A number of underlying health conditions can make your Pap smear more uncomfortable.
- vaginal dryness
- vaginismus, the involuntary tightening of your vaginal muscles
- vulvodynia, persistent vulvar pain
- endometriosis, which occurs when uterine tissue begins to grow outside of your uterus
Let your provider know if you’re experiencing symptoms of — or have received a previous diagnosis for — any of the above conditions.
This will help them accommodate you better.
The exam might be more painful if you haven’t experienced vaginal penetration before.
This could include penetration through masturbation or sex with a partner.
If you have experienced sexual trauma, you might find the Pap smear process difficult.
If you can, look for a trauma-informed healthcare provider, or a provider that has experience helping people who have experienced trauma.
Your local rape crisis center may be able to recommend a trauma-informed healthcare provider.
If you feel comfortable doing so, you may choose to inform your provider of your sexual trauma. This can help shape their approach and provide you with more comfortable care.
You can also bring a supportive friend or family member to your Pap smear to help you feel more comfortable.
Yes! While it doesn’t happen to everyone, bleeding after a Pap smear isn’t uncommon.
Often, it’s caused by a small scratch or scrape on your cervix or in your vagina.
The bleeding is usually light and should go away within a day.
If the bleeding gets heavier or lasts longer than three days, contact your provider.
Pap smear results often take about a week to get back to you — but this depends entirely on the lab’s workload and on your provider.
It’s best to ask your provider when you should expect your results.

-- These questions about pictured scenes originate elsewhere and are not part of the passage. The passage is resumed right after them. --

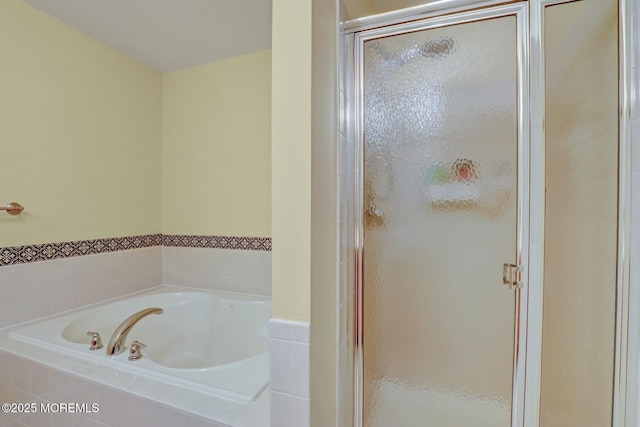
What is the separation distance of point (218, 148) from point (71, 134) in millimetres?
841

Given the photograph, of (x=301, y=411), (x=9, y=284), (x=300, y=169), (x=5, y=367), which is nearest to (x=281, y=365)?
(x=301, y=411)

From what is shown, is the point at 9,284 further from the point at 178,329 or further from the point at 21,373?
the point at 178,329

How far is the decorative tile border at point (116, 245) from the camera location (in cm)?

The results of your test will either read “normal,” “abnormal,” or “inconclusive.”
You may get an inconclusive result if the sample was poor.
To get an accurate Pap smear result, you should avoid the following for at least two days before your appointment:
- vaginal suppositories, creams, medicines, or douches
- sexual activity, including penetrative masturbation and vaginal sex
If your results were inconclusive, you provider will likely advise you to schedule another Pap smear as soon as you can.
If you have “abnormal” lab results, try not to be alarmed, but do discuss the results with your doctor.
Although it’s possible that you have precancerous or cancerous cells, this isn’t always the case.
Abnormal cells can also be caused by:
Your doctor will discuss the specifics of your results with you. They may recommend that you get tested for HPV or other infections.
Cervical cancer can’t be diagnosed from a Pap smear alone. If needed, your provider use a microscope to examine your cervix. This is called a colposcopy.
They may also remove some tissue for a lab test. This will help them determine whether the abnormal cells are cancerous.
Regular Pap smears are essential for screening for cervical cancer and other reproductive health concerns.
While a Pap smear can be uncomfortable for some, it’s a quick process and there are a number of ways to make the experience more comfortable.
If your current provider doesn’t listen to your concerns or makes you uncomfortable, remember that you can absolutely seek out a different practitioner.